O Restaurante no Fim do Universo: Adams Ainda Mais Louco







Título: O Restaurante no Fim do Universo |Autor: Douglas Adams |Tradutor: Carlos Irineu da Costa |Editora:Arqueiro |Ano: 2010 |Nº de Páginas: 221 |Livro Digital Nota: 📖📖📖📖





Primeiramente, preciso deixar claro que não faço a mínima ideia de como escrever uma impressão literária sobre esse livro, que é ainda mais doido que o primeiro dessa “trilogia de cinco”. Então, caso você não entenda nada daqui para frente, a culpa é inteiramente do livro. Confesso que fiquei completamente perdida do início ao fim de sua leitura e aconselho a não “lê-lo” por audiolivro. Tudo o que acontece na história é tão improvável, que fica difícil de acompanhar por áudio, mas garanto que o humor sarcástico do Adams é ainda mais afiado neste livro do que em O Guia do Mochileiro das Galáxias.

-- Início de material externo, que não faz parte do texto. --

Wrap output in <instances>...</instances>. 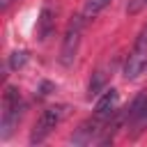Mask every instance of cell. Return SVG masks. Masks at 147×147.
I'll return each instance as SVG.
<instances>
[{"label":"cell","instance_id":"cell-9","mask_svg":"<svg viewBox=\"0 0 147 147\" xmlns=\"http://www.w3.org/2000/svg\"><path fill=\"white\" fill-rule=\"evenodd\" d=\"M25 60H28V53H25V51H16V53H11V57H9V67H11V69H21V67L25 64Z\"/></svg>","mask_w":147,"mask_h":147},{"label":"cell","instance_id":"cell-7","mask_svg":"<svg viewBox=\"0 0 147 147\" xmlns=\"http://www.w3.org/2000/svg\"><path fill=\"white\" fill-rule=\"evenodd\" d=\"M110 2H113V0H85V5H83V11H80V14H83V18L90 23V21H92V18H96V16H99V14H101Z\"/></svg>","mask_w":147,"mask_h":147},{"label":"cell","instance_id":"cell-3","mask_svg":"<svg viewBox=\"0 0 147 147\" xmlns=\"http://www.w3.org/2000/svg\"><path fill=\"white\" fill-rule=\"evenodd\" d=\"M145 69H147V23L142 25V30H140V34H138L131 53L126 55L122 74H124L126 80H136Z\"/></svg>","mask_w":147,"mask_h":147},{"label":"cell","instance_id":"cell-5","mask_svg":"<svg viewBox=\"0 0 147 147\" xmlns=\"http://www.w3.org/2000/svg\"><path fill=\"white\" fill-rule=\"evenodd\" d=\"M117 108H119V94H117V90H113V87H110V90H106V92L99 96V101H96V106H94L92 117L106 126V124L115 117Z\"/></svg>","mask_w":147,"mask_h":147},{"label":"cell","instance_id":"cell-2","mask_svg":"<svg viewBox=\"0 0 147 147\" xmlns=\"http://www.w3.org/2000/svg\"><path fill=\"white\" fill-rule=\"evenodd\" d=\"M69 115V106H48L46 110H41V115L37 117L34 126H32V133H30V142L32 145H39L44 142L53 131L55 126L62 124V119Z\"/></svg>","mask_w":147,"mask_h":147},{"label":"cell","instance_id":"cell-8","mask_svg":"<svg viewBox=\"0 0 147 147\" xmlns=\"http://www.w3.org/2000/svg\"><path fill=\"white\" fill-rule=\"evenodd\" d=\"M106 85V74H103V69H99L96 74H94V78L90 80V90H87V96L92 99V96H96L99 94V90Z\"/></svg>","mask_w":147,"mask_h":147},{"label":"cell","instance_id":"cell-1","mask_svg":"<svg viewBox=\"0 0 147 147\" xmlns=\"http://www.w3.org/2000/svg\"><path fill=\"white\" fill-rule=\"evenodd\" d=\"M23 110H25V103L21 101L18 90L7 85L5 94H2V119H0V138L2 140H7L14 133V126L23 117Z\"/></svg>","mask_w":147,"mask_h":147},{"label":"cell","instance_id":"cell-4","mask_svg":"<svg viewBox=\"0 0 147 147\" xmlns=\"http://www.w3.org/2000/svg\"><path fill=\"white\" fill-rule=\"evenodd\" d=\"M85 18L83 14L80 16H74L64 30V39H62V48H60V62L64 67H71L74 60H76V53H78V46H80V37H83V28H85Z\"/></svg>","mask_w":147,"mask_h":147},{"label":"cell","instance_id":"cell-6","mask_svg":"<svg viewBox=\"0 0 147 147\" xmlns=\"http://www.w3.org/2000/svg\"><path fill=\"white\" fill-rule=\"evenodd\" d=\"M53 28H55V7H53L51 0H46L41 5V9H39V18H37V28H34L39 41H46L51 37Z\"/></svg>","mask_w":147,"mask_h":147}]
</instances>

O livro inicia com a nave de improbabilidade roubada por Zaphod Beeblebrox sendo atacada mais uma vez pelos vogons. Arthur Dent e companhia precisam urgentemente fugir dali, caso contrário, aquele será o ponto final da aventura. O problema é que o computador que comanda a nave está muito ocupado para preocupar-se com coisas tão tolas como fugir de um bombardeamento: ele está simplesmente descobrindo como é que se faz chá! É uma ideia absurda, né? Mas é o Adams, fazer o quê?
De uma maneira muito louca e com a ajuda do espectro de um antepassado de Zaphod, eles conseguem escapar da morte viajando no tempo (para futuro) e indo parar em um lugar super badalado chamado O Restaurante no Fim do Universo, não sem antes o Zaphod ter uma conversa muito séria com o carinha que governa todo o universo, que acredito que seja o mesmo que conhecemos pelo nome “Deus”. Aparentemente, Ele está tão perdido quanto o Zaphod, eu e você. E, por falar nisso, os livros do Adams são bem absurdos para pessoas religiosas. Não aconselho.
Já no tal restaurante, acontecem coisas tão absurdas que é difícil até de descrever. Mas, como exemplo, posso citar o caso da comida que vai se oferecer para refeição em pessoa. Sim, é isso mesmo o que você leu. O trecho do livro descreve uma vaca indo à mesa oferecer pedaços de si mesma aos clientes, na verdade, ela implora para ser sacrificada e comida. Tenho que confessar que essa cena fez tico e teco se baterem aqui na caixola. Senti a mesma confusão que Arthur... Sério! Pensei seriamente em virar vegetariana depois dessa.
Depois disso, eles ainda roubam outra nave e acabam viajando mais uma vez no tempo, só que dessa vez vão para o passado. O grupo se separa e Arthur e Ford Prefect acabam parando na Terra primitiva e descobrem que os cientistas, na verdade, estão bem errados sobre o passado do nosso planeta. Os humanos não descendem dos primatas, coisa nenhuma. Os nossos antepassados, na verdade, é um povo bem obtuso, que foi expulso de um outro planeta por ser completamente desnecessário e que apenas se preocupa com o que não é realmente importante. Adams tira sarro da humanidade de forma maestral!
O único ponto negativo do livro é que o Marvin, infelizmente, quase não aparece. O robô é definitivamente meu personagem preferido da série e fez uma falta e tanto durante a história. Mas, O Restaurante no Fim do Universo é tão bom quanto O Guia do Mochileiro das Galáxias, tão doido e tão confuso quanto, mas igualmente maravilhoso. Mais um que eu indico! E também indico o vídeo-resenha do canal Palavras Cruzadas, que é excepcional e faz jus à preciosidade que é esse livro. Vai te dar ainda mais vontade de ler.